17 September 2020
Biomedical research in the Arab region
Published online 20 November 2014
In the not-too-distant past, biomedical research was conducted almost exclusively in North America and Western Europe. While Asia and South America have made impressive strides in contributing to scientific output over the past two decades, the Arab world is still lagging.
Populations in the Middle East are generally afflicted with diseases similar to those prevalent in Western countries. These include cardiovascular diseases, cancer, and neurological disorders. However, regional specificities have had an impact.
A high rate of consanguinity has led to various hereditary disorders. There has also been a significant increase in metabolic disorders, specifically in the Gulf region, largely attributed to widespread changes in diet and lifestyle. Furthermore, healthcare systems have been undermined by political instability and strife, resulting in an increase in infectious diseases, malnutrition and disability.
The concept of advanced biomedical research still does not exist in most of the region, with the exception of Turkey and Iran. Recent developments in biomedical research have surfaced in Saudi Arabia and the Gulf region as well, with major investment in the creation of research infrastructure and research funding. But the fruits of such effort are yet to appear because of the absence of a critical mass of committed scientists.
Most of the region’s medical schools and universities offer the transmission of ‘second-hand’ knowledge in the absence of a true research culture. A general disinterest in scientific research adversely affects the quality of teaching and cultivates a culture of apathy.
Most active research is championed by a few dynamic individuals, based on their earlier achievements abroad, with little or no institutional incentives. They mostly collaborate with their university of origin in the United States or Europe and there is scant meaningful collaboration between institutions at the national or regional level.
The region’s participation in the advancement of science and medical discovery is important. Breakthroughs will improve quality of life for Middle Eastern people and ensure better patient care. There is also a need to attract internationally renowned investigators to create a nucleus of future scientific leaders.
Scientists should be encouraged toward personal academic growth. We need to involve students in medical research by bringing the latest research findings, including the results of a faculty’s own research activities, into the classrooms. This will generate research productivity and quality publications to increase the success rate in extramural funding, and pave the way to establish PhD and MD-PhD programmes in basic medical science.
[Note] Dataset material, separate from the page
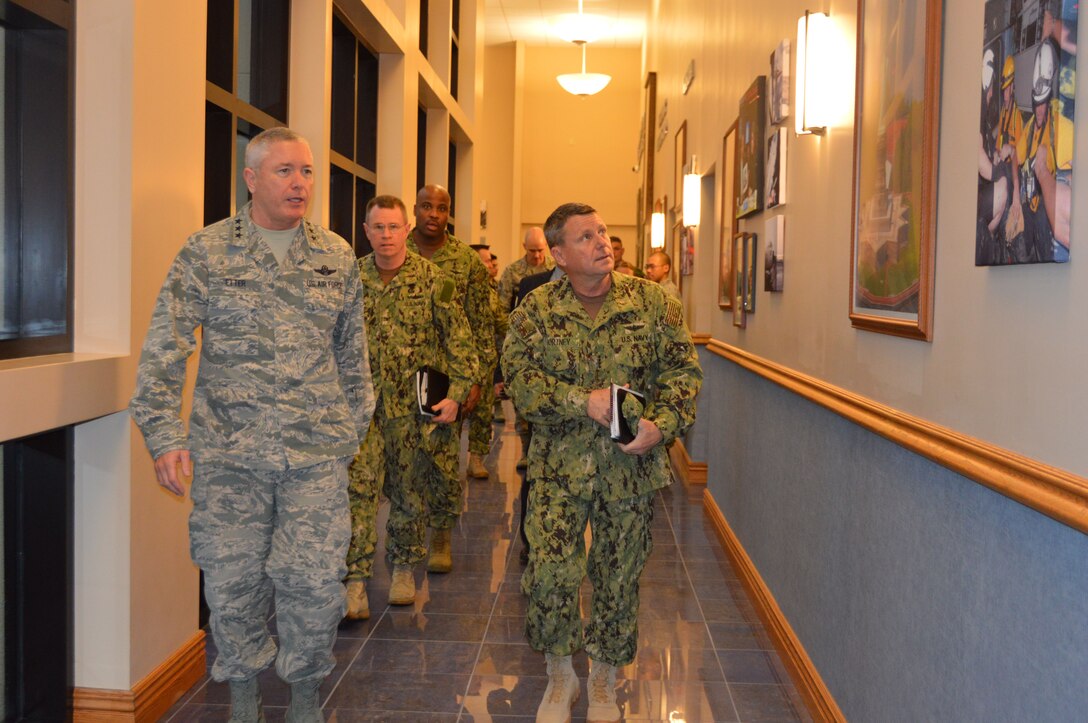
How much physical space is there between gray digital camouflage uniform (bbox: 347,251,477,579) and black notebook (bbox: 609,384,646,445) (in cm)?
151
The culture of research must be nurtured across society. This should start at the most basic level; as part of school curricula. Research is a complex process requiring critical thinking and strategic planning. Teaching students these skills would motivate them to be involved in research and provide them with a solid basis for the future.
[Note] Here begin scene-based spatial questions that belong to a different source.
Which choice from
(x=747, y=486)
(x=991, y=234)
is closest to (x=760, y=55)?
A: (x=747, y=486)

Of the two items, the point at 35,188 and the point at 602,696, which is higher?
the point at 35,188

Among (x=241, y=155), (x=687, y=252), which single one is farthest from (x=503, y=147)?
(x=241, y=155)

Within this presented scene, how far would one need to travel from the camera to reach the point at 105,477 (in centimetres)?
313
The public must also be educated about research. There are many non-governmental organizations in the region, some of which are involved in supporting patients with particular diseases. In collaboration with the local governments and universities, these NGOs could provide education to the public about the importance of proper research and how it should be conducted.
The development of basic biomedical research can be encouraged by building on the strengths of the few areas where a critical mass of high-quality research already exists. This could be achieved by establishing regional collaborative groups for translational and clinical research.
These groups could then be used to launch meaningful investigator-initiated clinical trials and to forge partnership with the pharmaceutical industry. Regional incubators or centres of excellence are also needed to better manage resources and to attract investigators from abroad. They can also generate science-based innovations if partnerships with industry are established.
These centres require solid evaluation, auditing and quality assurance mechanisms. Based on track record, size and relative stability, the American University of Beirut Faculty of Medicine and Medical Center in Lebanon, the King Faisal Specialist Hospital and Research Center in Saudi Arabia, and other centers in the Gulf area (such as Kuwait Science Foundation or Qatar Foundation) could spearhead this programme with the goal of integrating others at a later stage. The initial centres can establish a network that allows mobility of researchers, students and technicians.
A vital step in propelling research is establishing a regional, cross-border institute for funding of biomedical research. This should be similar to the National Institute of Health in the US or the European Research Council, and be funded by private donors, governments and foundations. Funding should be merit-based and dependent on the ongoing quality of research.
Research productivity must be scientifically evaluated through a regional watchdog with a special focus on promoting original publications in high impact journals. This body can also determine initial funding of the centres of excellence and regularly evaluate them. As research is now evolving rapidly at a high rate, support mechanisms and government regulations should allow for rapid decisions, quick customs procedures and easy international contacts.
We propose the establishment of a think-tank at the highest regional level (for example the deans of certain medical schools and heads of research institutes in the region) to develop the potential structure for the regional funding agency described above. This group would then become the figurehead for persuading governments, foundations and the private sector to create a regional NIH-like structure for the region.
This is a priority and an essential step to put the region on the map in biomedical research. We believe that we have the resources and the brainpower, but we need the stimulus.
As Seneca said: it is not because things are difficult we do not dare, it is because we do not dare things are difficult.
The authors are all members of the American University in Beirut's Faculty of Medicine.